I've seen a lot of chatter on the Internet lately about how the Internet is killing "my attention span and now I can't read books!" Something about jumping from Facebook to an RSS reader to a newspaper's website to Twitter and now back to Facebook and the reader and now I'm being IM'd and now someone is texting me and back to Facebook...and so on and so forth...is killing our ability to read books.
Except that this isn't happening to me. Sure, if I'm not into a book it's easy to turn to the computer for some entertainment (What's in my feed right now? Is anyone saying anything worth reading on Twitter or Facebook?), but when I'm into a book, I'm into a book. If a book is gripping, and any kind of book can be gripping (for instance, I couldn't put The Lost Dogs by Jim Gorant down, and that was non-fiction; yet Where Good Ideas Come From by Steven Johnson was dry and pretty much lame), why would you want to put it down to check Facebook or Twitter?
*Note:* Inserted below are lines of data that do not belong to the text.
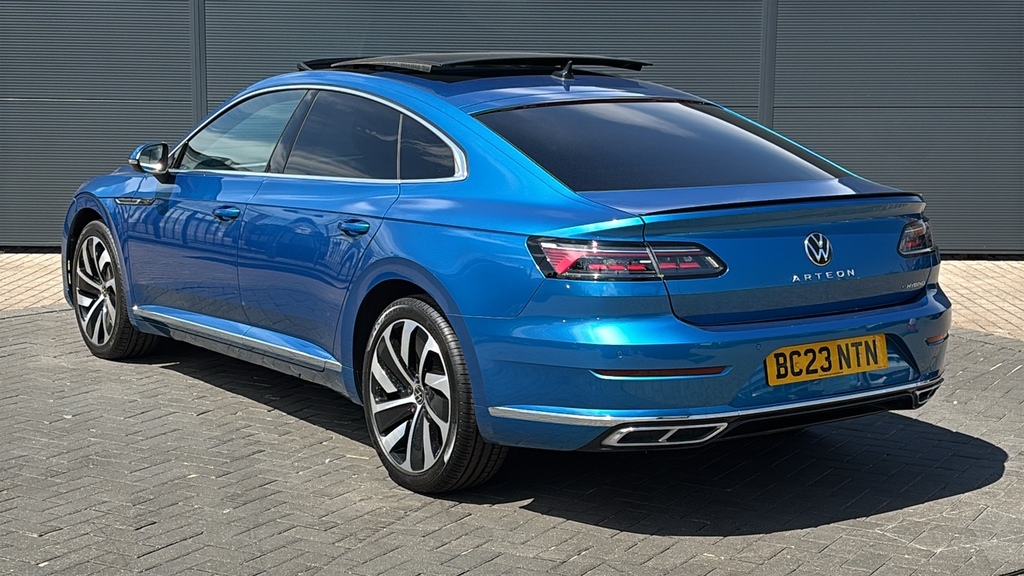 Volkswagen Arteon 1.4 Tsi Ehybrid R-line Dsg 218 Ps Blue #3
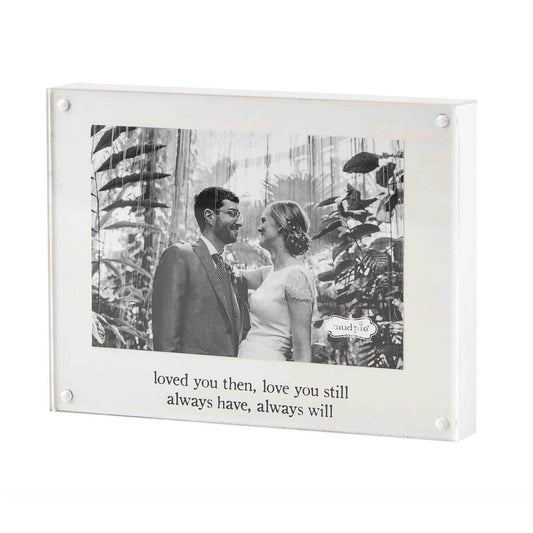 Loved You Then Magnetic Block Frame
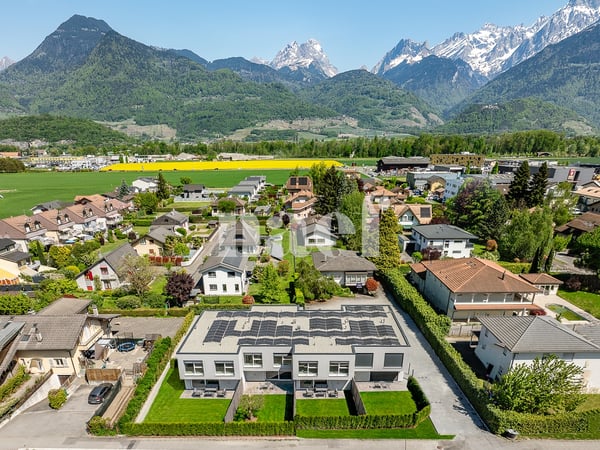 Villa jumelle neuve de 6.5 pièces à vendre à Collombey-Muraz 5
Maybe I'm naive, but I can't imagine the pull of the Internet trumping the book.
Then again, sometimes I think people pick books that aren't gripping. Maybe some people like struggling with their reading, and I think sometimes people feel like they "should" read a certain book (Freedom comes to mind--have already heard from two friends that they had to struggle through it). So perhaps it's hard to resist the lure of the Internet when you're not engrossed in the book you're working through. But then why are you reading it? I guess that's my ultimate question: if you're not enjoying the book you're reading (and if you want to put a book down--if you're actively avoiding reading it by loafing on the Internet--then you're probably not loving it, eh?) then why are you reading it?
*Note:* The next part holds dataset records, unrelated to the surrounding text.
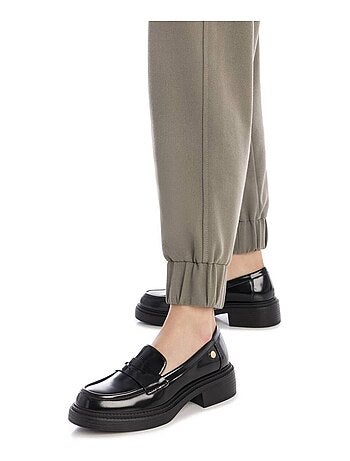 Mocassins à plateforme femme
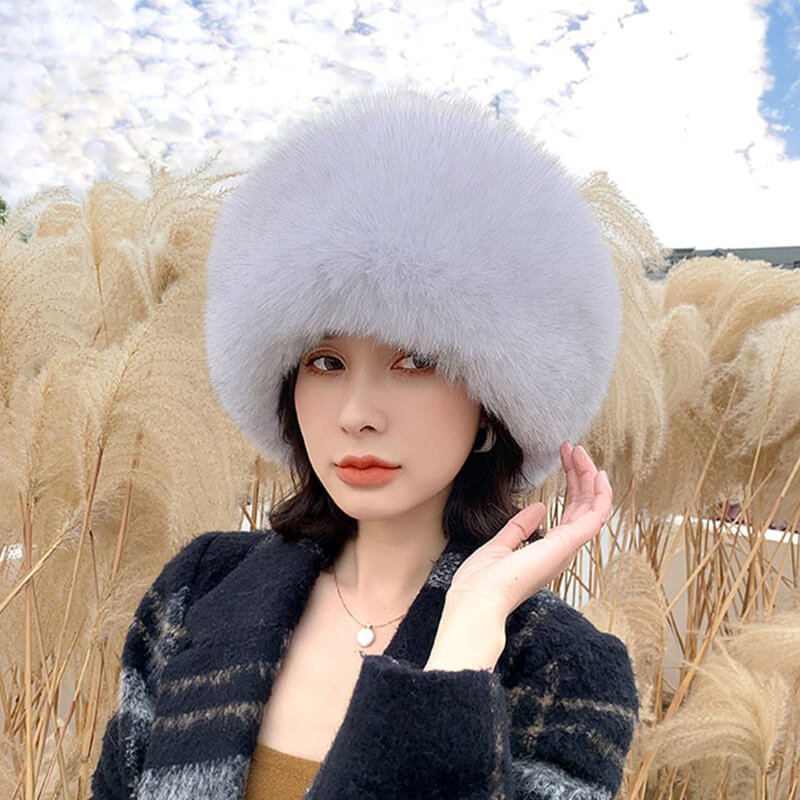 Warmer Faux Fur Winter Hat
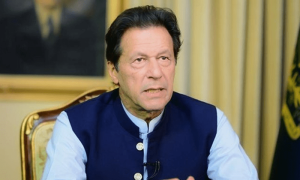  عمران خان کے مقدمے سےدہشتگردی کی دفعات نکالنے کی درخواست ۔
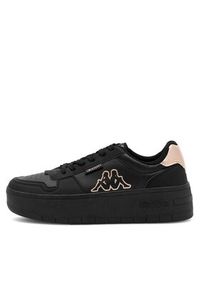 Kappa Sneakersy SS24-3C017 Czarny. Kolor: czarny. Materiał: skóra #7
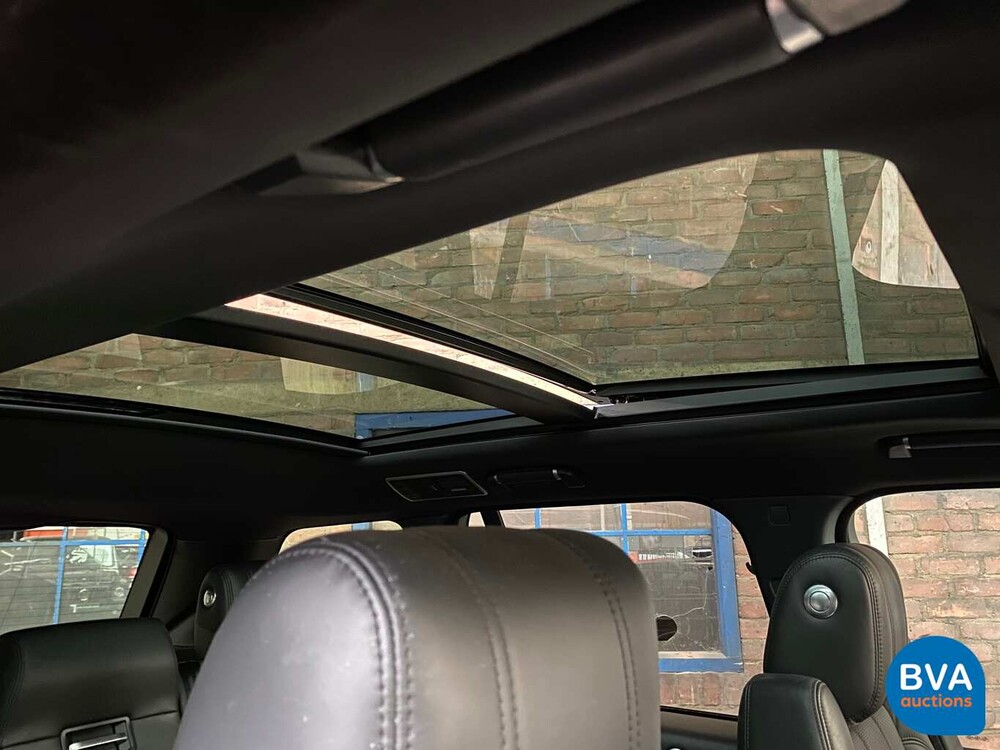 Land Rover Range Rover 5.0 V8 Autobiographie Schwarz Supercharged 2015, ZP-853-F.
Yesterday, a blog I like very much had a thread about which books are so bad they never should have been published, and it just....I can't comment. Because yes, I thought the Da Vinci Code was bad. I didn't enjoy it. I hated the last Twilight book so hard that I believe I screamed at it and threw it across the room. But at the same time, the only book that Sam has managed to finish since we've been together is the Da Vinci Code. That means something to me. It seems to me that a lot of this is about taste. I don't like Faulkner, but I love Hemingway, and something tells me there are many people who feel exactly the opposite. I don't like Dan Brown, but I do like Nora Roberts (and romance novels in general) and I know PLENTY of people who will jump on me for liking romance. But look, I like them. I'm not saying you have to, but I enjoy them. I ENJOY THEM. Me, the person reading them. And frankly, if romance books are the only books you read, that's a-okay by me (shout out to my grandma!). You're reading. Reading is important; I'm not so sure that what you read is important, if you're doing it as a leisure activity. I hate judging people's choice in books. I hate it. Reading is important. Whatever gets you to read is worth it. I can't be moved on this issue.
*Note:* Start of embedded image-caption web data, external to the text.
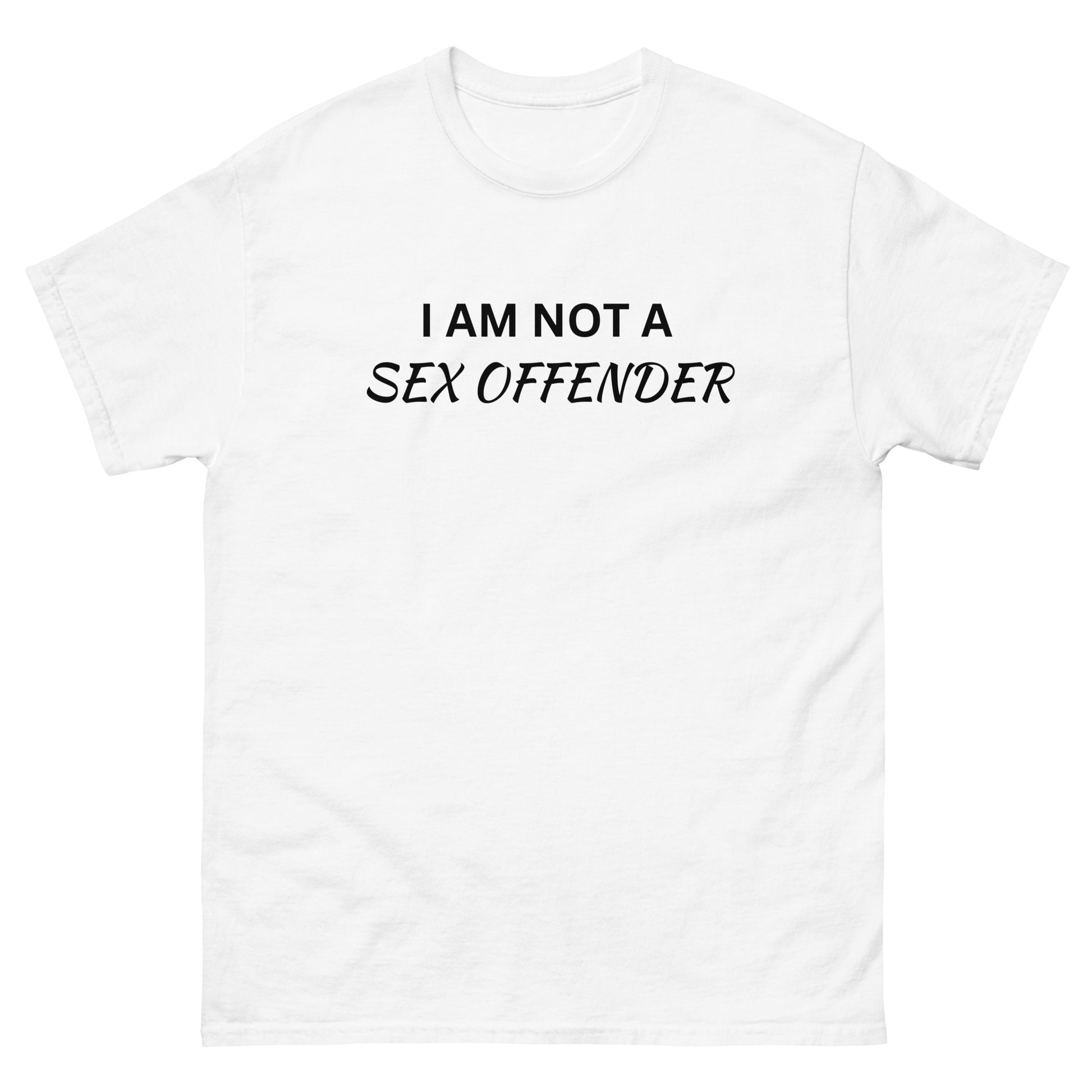 Not a Sex Offender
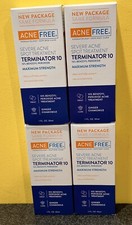 AcneFree Terminator 10 Severe Acne Spot Treatment - Max Strength - Set of 4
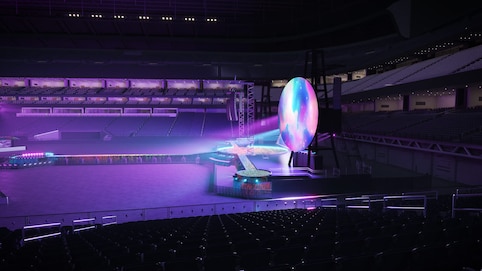 View from seat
So back to the distraction thing: I do truly believe that if people read what moved them, what entertained them, what made them happy--they wouldn't be moaning about the Internet and how it's ruined their ability to read. But that's me, and I'm an avid, passionate reader. Maybe there's a whole lot of people who are so neutral about it that no book can tear them away from their computer. But then, I guess that's not the fault of the Internet, is it?